Bob Gauchat

Personal information
- Born: March 5, 1921 New York
- Died: October 28, 1971 (aged 50) Kenmore, New York
- Listed height: 6 ft 0 in (1.83 m)
- Listed weight: 180 lb (82 kg)

Career information
- High school: Canisius HS (Buffalo, New York)
- College: Canisius (1939–1942, 1945–1946)
- Position: Guard

Career history
- 1942–1943: Rochester Seagrams
- 1943–1945: Rochester Pros
- 1945–1946: Syracuse Stars
- 1946–1947: Tri-Cities Blackhawks
- 1947: Rochester Royals
- 1946–1949: Buffalo Kobler-Millers

= Bob Gauchat =

American basketball player

Leon Robert Gauchat Jr. (March 5, 1921 – October 28, 1971) was an American professional basketball player.
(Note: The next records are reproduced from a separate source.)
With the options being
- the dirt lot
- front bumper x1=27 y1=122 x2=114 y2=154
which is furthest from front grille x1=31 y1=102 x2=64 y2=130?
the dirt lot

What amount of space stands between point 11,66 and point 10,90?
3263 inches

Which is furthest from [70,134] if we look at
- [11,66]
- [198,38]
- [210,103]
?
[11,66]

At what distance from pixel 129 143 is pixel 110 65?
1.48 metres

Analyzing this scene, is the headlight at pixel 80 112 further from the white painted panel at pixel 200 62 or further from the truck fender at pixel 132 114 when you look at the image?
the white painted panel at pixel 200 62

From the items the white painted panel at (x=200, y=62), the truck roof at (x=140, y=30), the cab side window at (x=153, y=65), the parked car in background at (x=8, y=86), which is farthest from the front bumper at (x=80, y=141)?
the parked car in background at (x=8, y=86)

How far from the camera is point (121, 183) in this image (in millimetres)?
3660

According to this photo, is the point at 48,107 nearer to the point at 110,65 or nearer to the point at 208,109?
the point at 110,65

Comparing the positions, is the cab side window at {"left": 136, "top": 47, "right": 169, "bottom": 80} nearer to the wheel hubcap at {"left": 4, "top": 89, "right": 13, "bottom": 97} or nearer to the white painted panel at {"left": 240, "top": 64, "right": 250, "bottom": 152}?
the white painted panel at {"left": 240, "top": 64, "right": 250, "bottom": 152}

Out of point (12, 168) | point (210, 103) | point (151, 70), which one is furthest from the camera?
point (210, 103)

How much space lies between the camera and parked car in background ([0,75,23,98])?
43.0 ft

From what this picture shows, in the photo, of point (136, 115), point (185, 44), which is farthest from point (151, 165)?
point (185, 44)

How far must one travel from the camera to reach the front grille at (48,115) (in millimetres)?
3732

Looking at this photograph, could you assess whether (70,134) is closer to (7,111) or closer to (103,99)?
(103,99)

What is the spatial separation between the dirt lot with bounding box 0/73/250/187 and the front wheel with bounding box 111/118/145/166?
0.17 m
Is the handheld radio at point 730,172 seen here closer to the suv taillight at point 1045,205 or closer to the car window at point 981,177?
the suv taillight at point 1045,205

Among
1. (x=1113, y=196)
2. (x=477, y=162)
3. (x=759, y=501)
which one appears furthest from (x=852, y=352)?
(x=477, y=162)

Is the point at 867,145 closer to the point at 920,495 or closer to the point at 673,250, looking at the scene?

He played for the Tri-Cities Blackhawks and the Rochester Royals in the National Basketball League spanning about one season in total. Due to the unique status of the first season of the Tri-Cities Blackhawks as a team, Gauchet would be one of nine players from the team's inaugural season to only play for the Blackhawks during that same season as opposed to either also or only playing for the Buffalo Bisons precursor team from 1946 as well. In his post-basketball career he became a dentist.